Oklahoma football: Sooners head a Big 12 bowl belly flop
By Chip Rouse
It was not a good bowl season for Big 12 teams, and the 35-point Oklahoma football belly flop against LSU was the saddest of the lot.
Six Big 12 teams, or 60 percent of the conference, went bowling this season, with both the Sooners and Baylor earning New Year’s Six Bowl assignments. But only one of the six, Texas, came away with a win.
The 1-5 postseason record by the Big 12 this season was the worst of all five Power conferences and the poorest showing by Big 12 bowl participants since the conference was formed in 1996.
Three of the five Big 12 losses in bowl games this season were against teams out of the SEC.
Texas A&M overcame a 14-0 deficit to Oklahoma State, scoring 24 unanswered points and holding on for a 24-21 victory in the Texas Bowl.
Top-ranked LSU dismantled the No. 4 Sooners, rolling up a 63 points in a decisive 63-28 win in one of the College Football Playoff national semifinals. The 63 points put up by the Ferrari-like LSU offense was the most against an Oklahoma team in 22 years. Nebraska scored 69 in a 69-7 win against the 1997 Sooner team coached by John Blake.
Georgia completed the SEC trifecta over the Big 12, defeating Big 12 runner-up and seventh-ranked Baylor 26-14 in the Sugar Bowl on New Year’s night.
Notre Dame won easily over Iowa State, 33-9, in the Camping World Bowl last Saturday in Orlando, Florida, and Navy upended Kansas State in the Liberty Bowl on New Year’s Eve in Memphis, Tennessee.
Texas, which finished the 2019 season with a disappointing 7-5 record, was the lone survivor among the Big 12 bowl teams. The Longhorns exerted their physicality and a vicious running attack against the nation’s 12th-ranked team and the No. 1 rushing defense for a dominant 38-10 win over Utah.
Before this postseason, the previous worst bowl season by the Big 12 was in 2003, when the conference sent eight teams bowling (when the conference was at 12 members) but came away with only two wins in the eight games, including a 21-14 loss by Oklahoma to LSU in the BCS National Championship that season.

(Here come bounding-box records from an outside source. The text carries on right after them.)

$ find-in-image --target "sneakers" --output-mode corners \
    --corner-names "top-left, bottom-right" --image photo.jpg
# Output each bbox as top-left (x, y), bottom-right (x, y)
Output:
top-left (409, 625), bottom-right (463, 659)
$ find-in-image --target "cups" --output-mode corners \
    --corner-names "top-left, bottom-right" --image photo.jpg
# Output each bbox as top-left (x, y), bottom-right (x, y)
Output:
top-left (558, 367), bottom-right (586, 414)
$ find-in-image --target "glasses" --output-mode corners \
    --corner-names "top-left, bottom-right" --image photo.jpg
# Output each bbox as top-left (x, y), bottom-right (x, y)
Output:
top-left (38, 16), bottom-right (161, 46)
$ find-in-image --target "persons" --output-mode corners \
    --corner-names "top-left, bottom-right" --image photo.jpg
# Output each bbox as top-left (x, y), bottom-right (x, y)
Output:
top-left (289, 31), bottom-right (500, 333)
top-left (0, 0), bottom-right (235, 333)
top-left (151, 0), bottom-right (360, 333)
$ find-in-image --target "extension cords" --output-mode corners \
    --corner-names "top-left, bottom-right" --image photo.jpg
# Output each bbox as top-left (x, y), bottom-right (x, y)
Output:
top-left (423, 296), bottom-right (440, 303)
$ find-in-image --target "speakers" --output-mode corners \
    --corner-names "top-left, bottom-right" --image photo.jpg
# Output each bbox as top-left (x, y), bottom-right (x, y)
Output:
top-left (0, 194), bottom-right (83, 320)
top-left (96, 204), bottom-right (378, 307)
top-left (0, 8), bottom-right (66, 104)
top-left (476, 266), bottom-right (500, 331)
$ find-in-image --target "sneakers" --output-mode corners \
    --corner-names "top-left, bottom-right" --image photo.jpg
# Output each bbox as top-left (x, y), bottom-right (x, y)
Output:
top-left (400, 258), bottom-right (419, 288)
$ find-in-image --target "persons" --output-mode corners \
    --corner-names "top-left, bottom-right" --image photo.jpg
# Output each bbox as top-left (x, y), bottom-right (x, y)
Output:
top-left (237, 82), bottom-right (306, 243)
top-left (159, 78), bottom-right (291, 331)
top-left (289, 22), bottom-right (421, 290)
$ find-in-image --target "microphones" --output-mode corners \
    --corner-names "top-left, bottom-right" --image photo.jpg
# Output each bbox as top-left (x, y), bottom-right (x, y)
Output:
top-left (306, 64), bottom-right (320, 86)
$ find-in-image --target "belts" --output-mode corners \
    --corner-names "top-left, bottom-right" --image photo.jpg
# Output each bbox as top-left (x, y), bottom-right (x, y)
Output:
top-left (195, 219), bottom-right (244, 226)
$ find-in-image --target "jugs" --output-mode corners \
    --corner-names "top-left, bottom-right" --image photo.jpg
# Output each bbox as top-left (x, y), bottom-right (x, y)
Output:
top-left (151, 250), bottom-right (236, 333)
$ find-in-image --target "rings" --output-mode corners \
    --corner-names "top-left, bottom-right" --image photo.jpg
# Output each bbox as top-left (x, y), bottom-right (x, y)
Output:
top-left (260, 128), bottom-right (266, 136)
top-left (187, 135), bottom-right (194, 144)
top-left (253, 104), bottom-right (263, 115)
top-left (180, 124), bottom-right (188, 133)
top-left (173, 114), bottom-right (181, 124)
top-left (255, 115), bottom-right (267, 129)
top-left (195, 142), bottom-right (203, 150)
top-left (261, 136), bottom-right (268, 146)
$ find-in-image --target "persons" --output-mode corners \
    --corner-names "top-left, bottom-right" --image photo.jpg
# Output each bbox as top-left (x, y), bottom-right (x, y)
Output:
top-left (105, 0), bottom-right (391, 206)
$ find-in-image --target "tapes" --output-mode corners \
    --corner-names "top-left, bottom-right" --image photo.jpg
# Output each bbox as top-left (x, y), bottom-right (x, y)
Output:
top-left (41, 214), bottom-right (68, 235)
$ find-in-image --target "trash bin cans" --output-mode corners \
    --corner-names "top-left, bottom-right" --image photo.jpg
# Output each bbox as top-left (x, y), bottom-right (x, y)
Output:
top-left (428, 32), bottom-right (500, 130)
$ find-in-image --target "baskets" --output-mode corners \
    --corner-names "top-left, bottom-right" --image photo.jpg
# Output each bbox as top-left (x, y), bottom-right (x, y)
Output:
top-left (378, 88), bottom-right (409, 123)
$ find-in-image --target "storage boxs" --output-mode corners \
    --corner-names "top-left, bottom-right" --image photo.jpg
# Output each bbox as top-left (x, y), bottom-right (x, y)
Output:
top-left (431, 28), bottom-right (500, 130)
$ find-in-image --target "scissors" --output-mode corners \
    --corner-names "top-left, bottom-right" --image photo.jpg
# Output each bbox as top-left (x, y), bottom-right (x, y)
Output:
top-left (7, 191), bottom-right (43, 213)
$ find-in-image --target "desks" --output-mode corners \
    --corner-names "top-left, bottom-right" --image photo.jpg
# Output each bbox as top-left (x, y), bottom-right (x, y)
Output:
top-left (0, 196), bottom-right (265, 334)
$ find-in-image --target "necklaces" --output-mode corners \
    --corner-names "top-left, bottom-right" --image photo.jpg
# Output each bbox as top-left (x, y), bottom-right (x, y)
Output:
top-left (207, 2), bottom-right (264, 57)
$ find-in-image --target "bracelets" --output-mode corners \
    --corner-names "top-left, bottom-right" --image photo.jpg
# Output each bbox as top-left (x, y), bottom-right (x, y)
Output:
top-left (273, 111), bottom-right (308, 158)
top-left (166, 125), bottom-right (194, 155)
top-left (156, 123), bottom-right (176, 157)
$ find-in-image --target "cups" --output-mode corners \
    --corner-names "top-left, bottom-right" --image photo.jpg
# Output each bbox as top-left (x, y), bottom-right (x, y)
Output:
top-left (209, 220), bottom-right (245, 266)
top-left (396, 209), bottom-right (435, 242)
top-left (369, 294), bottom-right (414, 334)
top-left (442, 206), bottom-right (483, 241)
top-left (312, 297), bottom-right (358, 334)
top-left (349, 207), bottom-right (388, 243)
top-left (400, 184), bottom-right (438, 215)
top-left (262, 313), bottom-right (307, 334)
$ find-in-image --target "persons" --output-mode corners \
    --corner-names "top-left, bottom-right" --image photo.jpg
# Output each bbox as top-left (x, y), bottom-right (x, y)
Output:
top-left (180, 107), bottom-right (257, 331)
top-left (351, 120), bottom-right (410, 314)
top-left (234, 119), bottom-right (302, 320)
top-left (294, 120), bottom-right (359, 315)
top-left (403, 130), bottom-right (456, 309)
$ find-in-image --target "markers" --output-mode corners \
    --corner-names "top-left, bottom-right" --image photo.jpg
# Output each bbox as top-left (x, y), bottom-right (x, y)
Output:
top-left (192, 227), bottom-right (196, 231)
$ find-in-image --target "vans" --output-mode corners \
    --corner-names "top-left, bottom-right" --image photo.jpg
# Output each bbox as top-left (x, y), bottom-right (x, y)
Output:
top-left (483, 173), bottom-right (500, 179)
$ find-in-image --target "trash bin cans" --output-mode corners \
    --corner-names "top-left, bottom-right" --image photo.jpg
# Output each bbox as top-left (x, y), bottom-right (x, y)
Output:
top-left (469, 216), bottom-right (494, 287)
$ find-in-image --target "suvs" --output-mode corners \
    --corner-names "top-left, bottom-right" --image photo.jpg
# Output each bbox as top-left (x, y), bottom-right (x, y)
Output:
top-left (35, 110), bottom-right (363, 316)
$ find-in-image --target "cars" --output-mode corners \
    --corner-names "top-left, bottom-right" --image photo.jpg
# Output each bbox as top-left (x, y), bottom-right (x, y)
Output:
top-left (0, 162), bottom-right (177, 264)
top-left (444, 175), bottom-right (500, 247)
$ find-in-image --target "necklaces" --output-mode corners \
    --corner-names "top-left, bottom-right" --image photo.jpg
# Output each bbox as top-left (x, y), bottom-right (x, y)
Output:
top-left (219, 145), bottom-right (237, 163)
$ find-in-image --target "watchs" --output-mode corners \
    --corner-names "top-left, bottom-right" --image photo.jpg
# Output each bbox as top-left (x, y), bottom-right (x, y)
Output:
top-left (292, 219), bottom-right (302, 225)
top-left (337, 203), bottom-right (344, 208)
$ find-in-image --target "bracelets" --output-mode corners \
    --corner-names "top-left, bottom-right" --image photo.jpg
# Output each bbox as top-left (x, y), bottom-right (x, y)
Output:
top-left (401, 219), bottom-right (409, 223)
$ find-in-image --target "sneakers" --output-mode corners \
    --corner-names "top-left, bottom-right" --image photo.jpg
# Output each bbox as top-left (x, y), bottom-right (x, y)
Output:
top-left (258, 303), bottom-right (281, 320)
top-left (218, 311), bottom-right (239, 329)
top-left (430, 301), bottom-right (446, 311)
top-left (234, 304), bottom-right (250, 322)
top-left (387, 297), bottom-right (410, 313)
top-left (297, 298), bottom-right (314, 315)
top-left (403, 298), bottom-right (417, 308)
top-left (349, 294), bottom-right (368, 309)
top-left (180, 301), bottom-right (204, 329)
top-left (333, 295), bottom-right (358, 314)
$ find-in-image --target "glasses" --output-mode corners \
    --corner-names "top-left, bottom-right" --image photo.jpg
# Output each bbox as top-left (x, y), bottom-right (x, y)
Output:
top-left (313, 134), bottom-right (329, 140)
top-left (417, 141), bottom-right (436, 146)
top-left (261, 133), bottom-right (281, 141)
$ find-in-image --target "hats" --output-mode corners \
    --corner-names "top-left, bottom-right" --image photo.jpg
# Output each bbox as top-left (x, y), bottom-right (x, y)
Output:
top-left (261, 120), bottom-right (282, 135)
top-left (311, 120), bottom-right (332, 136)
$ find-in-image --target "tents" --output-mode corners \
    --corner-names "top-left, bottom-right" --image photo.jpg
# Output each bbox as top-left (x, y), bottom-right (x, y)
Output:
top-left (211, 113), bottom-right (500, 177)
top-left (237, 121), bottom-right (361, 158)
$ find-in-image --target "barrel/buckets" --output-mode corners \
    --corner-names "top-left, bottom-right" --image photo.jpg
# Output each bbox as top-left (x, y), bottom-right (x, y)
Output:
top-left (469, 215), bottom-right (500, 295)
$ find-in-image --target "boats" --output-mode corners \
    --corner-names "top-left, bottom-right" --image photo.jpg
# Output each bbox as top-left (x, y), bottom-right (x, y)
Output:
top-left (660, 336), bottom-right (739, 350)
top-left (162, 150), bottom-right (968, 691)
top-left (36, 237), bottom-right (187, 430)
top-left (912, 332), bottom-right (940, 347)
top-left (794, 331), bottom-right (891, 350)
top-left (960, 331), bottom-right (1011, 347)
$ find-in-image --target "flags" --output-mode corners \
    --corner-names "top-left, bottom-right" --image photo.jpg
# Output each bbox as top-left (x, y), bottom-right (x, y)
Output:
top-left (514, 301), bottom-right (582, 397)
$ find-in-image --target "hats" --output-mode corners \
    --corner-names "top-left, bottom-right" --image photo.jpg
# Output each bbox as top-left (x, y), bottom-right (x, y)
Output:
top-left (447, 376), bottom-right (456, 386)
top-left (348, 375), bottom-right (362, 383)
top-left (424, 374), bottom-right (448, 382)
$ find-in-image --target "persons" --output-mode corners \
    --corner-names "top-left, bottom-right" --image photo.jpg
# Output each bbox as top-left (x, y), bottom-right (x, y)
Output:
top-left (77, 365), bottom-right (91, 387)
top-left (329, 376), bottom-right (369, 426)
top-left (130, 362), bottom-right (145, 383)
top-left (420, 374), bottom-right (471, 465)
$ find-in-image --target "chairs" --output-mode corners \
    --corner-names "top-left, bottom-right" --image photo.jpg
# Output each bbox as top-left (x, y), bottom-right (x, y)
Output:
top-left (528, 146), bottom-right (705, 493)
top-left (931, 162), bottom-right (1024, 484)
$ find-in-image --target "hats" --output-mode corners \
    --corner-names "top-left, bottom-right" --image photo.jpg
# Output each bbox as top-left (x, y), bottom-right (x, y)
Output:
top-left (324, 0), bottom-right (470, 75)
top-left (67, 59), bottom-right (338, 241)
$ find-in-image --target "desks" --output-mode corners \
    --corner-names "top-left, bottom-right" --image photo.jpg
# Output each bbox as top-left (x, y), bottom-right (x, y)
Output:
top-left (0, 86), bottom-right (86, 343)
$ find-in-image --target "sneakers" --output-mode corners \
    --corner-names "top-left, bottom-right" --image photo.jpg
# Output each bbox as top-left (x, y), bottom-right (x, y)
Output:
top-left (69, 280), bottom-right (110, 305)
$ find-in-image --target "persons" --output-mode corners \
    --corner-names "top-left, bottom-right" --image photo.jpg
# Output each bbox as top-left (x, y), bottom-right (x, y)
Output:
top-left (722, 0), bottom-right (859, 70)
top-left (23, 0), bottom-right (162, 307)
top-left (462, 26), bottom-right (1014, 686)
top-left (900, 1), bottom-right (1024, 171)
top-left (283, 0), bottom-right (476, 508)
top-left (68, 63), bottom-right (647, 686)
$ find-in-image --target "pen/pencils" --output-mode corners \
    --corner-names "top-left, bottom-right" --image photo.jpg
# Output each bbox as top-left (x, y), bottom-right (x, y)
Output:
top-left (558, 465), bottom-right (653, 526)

Unfortunately .500 or worse in postseason bowl competition has pretty much been the norm for teams out of the Big 12. Only 10 times since the conference came into being have Big 12 teams compiled a record of better than .500.
Over the past decade, Big 12 teams have compiled a bowl record of 35-38, and the conference is a collective 84-89 all-time in bowl competition.
Oklahoma missed the postseason the first three years after the Big 12 was formed. Since Bob Stoops was named the Sooners’ head coach, in 1989, Oklahoma has made 21 consecutive bowl appearances, including four appearances in the BCS championship game and four trips to the College Football Playoff. After its 2000 national championship victory, however, Oklahoma is 0 for 6 in national championship competition.
As successful as the Sooners have been in the Big 12 era, though, their postseason record (9-11) has unimpressive. And when they have been among the final two or four teams competing for college football’s biggest prize, they are fast becoming known as the team that somehow manages to get there but can’t win the big one.